Score: Vancouver: 6, Buffalo: 3
Shots: VAN-35, BUF-28
Buffalo Goalscorers: Brandon Montour, Sam Reinhart, Zemgus Girgensons
Vancouver Goalscorers: Brock Boeser (2), Bo Horvat, J.T. Miller, Jake Virtanen, Loui Eriksson
Plus-1: Depth Scoring
The defense has become a more active feature in Buffalo’s scoring attack, which is obviously important; in addition, depth forwards have been contributing more regularly. Of course, they’d almost have to with all of the injuries that have piled up for the Sabres, but we’ve seen seasons where the responsibility fell to the depths to score, and they failed to. The team scored only one goal for a top-line forward today, and it came on the power play. It’s good to see things begin to spread out more.
Minus-1: Playing with the lead
Buffalo scored first, which should be a plus. Vancouver scored next, and the Sabres spent the rest of the game trying to play catch up. How this team continues to fail at keeping a lead is utterly mystifying. It’s not something that can be practiced; there is no drill for playing with a lead. It’s just a matter of continuing to do the things that work and adjusting the things that don’t, and somehow, for more than a decade, the Buffalo Sabres can’t do that with any sort of regularity.
Plus-1: Special teams
While it’s true that Buffalo had only one successful power play on the day, there is an underlying accomplishment that won’t be measured by statistics. The first opportunity with the advantage did not generate many shots. The team was, however, able to maintain possession for much of the power play, and for an extended period of time after that. This kept the same Vancouver players out on the ice for literal minutes with no stopage in play. Buffalo was able to change for some fresh legs, and eventually break down a tired Canucks line. Montour scored on a beautiful shot to take the lead for the only time in the evening.

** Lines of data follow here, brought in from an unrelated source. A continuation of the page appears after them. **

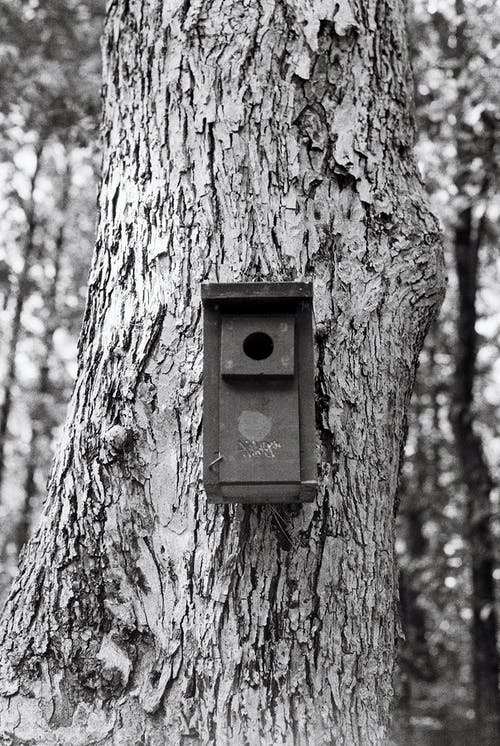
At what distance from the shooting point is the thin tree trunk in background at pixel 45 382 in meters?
10.1

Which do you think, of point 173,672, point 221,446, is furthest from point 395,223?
point 173,672

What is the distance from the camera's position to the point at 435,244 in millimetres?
2217

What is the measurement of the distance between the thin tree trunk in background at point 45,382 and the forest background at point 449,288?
0.10 feet

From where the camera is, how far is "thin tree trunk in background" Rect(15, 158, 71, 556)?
33.2ft

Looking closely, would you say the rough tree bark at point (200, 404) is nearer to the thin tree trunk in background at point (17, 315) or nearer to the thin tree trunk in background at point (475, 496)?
the thin tree trunk in background at point (475, 496)

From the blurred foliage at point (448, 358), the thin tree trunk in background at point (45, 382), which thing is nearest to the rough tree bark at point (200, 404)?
the blurred foliage at point (448, 358)

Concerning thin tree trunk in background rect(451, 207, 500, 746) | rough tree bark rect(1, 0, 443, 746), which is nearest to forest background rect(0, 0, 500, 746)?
thin tree trunk in background rect(451, 207, 500, 746)

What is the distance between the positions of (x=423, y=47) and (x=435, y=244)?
6118 mm

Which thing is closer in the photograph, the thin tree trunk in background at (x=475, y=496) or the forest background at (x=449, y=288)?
the forest background at (x=449, y=288)

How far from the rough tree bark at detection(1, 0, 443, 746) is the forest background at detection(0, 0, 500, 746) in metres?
1.05

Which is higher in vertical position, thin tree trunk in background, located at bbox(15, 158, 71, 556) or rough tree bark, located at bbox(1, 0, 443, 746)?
thin tree trunk in background, located at bbox(15, 158, 71, 556)

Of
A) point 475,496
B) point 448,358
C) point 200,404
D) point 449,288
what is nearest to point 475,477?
point 475,496

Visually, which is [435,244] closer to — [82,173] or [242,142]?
[242,142]

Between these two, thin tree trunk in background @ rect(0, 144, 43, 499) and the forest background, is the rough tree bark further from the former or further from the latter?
thin tree trunk in background @ rect(0, 144, 43, 499)
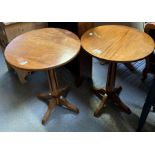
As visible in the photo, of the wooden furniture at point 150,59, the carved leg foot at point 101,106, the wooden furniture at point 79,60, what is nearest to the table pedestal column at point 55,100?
the carved leg foot at point 101,106

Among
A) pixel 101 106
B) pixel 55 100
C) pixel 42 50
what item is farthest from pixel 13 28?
pixel 101 106

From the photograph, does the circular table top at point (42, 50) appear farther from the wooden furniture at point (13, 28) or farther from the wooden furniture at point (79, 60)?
the wooden furniture at point (13, 28)

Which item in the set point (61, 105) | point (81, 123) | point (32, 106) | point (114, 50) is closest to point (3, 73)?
point (32, 106)

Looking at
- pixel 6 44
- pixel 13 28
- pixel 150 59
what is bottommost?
pixel 150 59

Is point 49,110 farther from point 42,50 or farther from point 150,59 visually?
point 150,59

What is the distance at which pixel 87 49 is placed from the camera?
4.70 ft

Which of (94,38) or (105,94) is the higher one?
(94,38)

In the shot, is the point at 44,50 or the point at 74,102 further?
the point at 74,102

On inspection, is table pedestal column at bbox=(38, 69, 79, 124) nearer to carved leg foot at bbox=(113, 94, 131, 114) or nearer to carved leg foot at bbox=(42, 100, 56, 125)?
carved leg foot at bbox=(42, 100, 56, 125)

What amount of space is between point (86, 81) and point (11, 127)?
0.94 meters

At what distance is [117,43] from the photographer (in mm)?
1488

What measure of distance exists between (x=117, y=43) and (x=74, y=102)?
31.1 inches

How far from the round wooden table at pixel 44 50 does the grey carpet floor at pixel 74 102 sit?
7.0 inches

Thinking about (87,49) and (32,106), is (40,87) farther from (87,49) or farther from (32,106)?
(87,49)
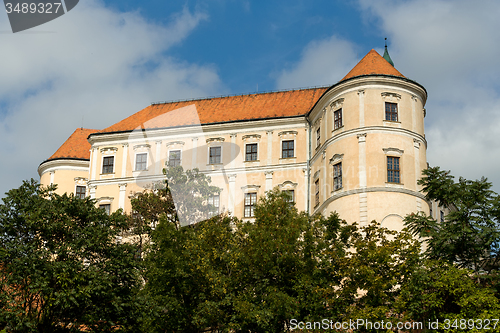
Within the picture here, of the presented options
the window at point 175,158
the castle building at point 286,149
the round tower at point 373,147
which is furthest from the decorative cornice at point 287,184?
the window at point 175,158

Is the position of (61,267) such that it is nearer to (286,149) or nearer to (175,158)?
(175,158)

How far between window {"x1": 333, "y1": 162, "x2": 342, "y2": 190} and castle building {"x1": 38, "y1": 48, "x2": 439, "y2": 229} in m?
0.07

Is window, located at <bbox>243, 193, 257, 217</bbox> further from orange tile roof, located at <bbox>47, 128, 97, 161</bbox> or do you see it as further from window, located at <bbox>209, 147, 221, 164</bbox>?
orange tile roof, located at <bbox>47, 128, 97, 161</bbox>

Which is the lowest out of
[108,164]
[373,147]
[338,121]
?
[373,147]

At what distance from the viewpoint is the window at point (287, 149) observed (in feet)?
156

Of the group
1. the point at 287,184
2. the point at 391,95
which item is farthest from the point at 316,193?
the point at 391,95

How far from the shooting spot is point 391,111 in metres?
41.3

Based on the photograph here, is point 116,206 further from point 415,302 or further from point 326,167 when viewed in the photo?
point 415,302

You can’t score goals if you don’t take shots. Buffalo is successful on 9.4 percent of their shots as a team - better than the league average of 9.2. It begs a strategic question; if the team could manage ten more shots per game, statistically, they’d score another goal per game. While that wouldn’t have necessarily made a difference this afternoon, how many games would it have made a difference?
It was definitely time for Carter Hutton to get a start. He hadn’t had a home start in just a few days shy of two months, and it had been a while since he had a shot at all. While Linus Ullmark has put himself solidly in the starter’s spot, Hutton was due for a chance. Given the time he’s spent on the bench, maybe he was a bit rusty, but you really want to see more from him, technically and positionally. Several times, he put himself out of position to make a follow-up save, and while the next shot didn’t always come, Vancouver was able to make it count when it did. It seemed like Hutton had trouble tracking the puck at times - you could see him looking around for it after saves or blocked shots. Maybe it’s a confidence thing, but you want to see more awareness from your goaltender.
A 6-3 loss to a beatable team is disappointing to see. It’s most unfortunate because there were standout individual performances that fans should be able to celebrate, but the result clouds any of the bright points from the game. The tragedy is that all of the points made regarding this game can be applied over and over to any game throughout the season - observable issues just don’t get fixed. It’s difficult to blame it on coaching, because the team hasn’t had a solid coach in nearly a decade - at some point, one of them should have been able to get what they needed from the squad. Kruger seems to have the tools to fix the team. We all hope he can sooner rather than later.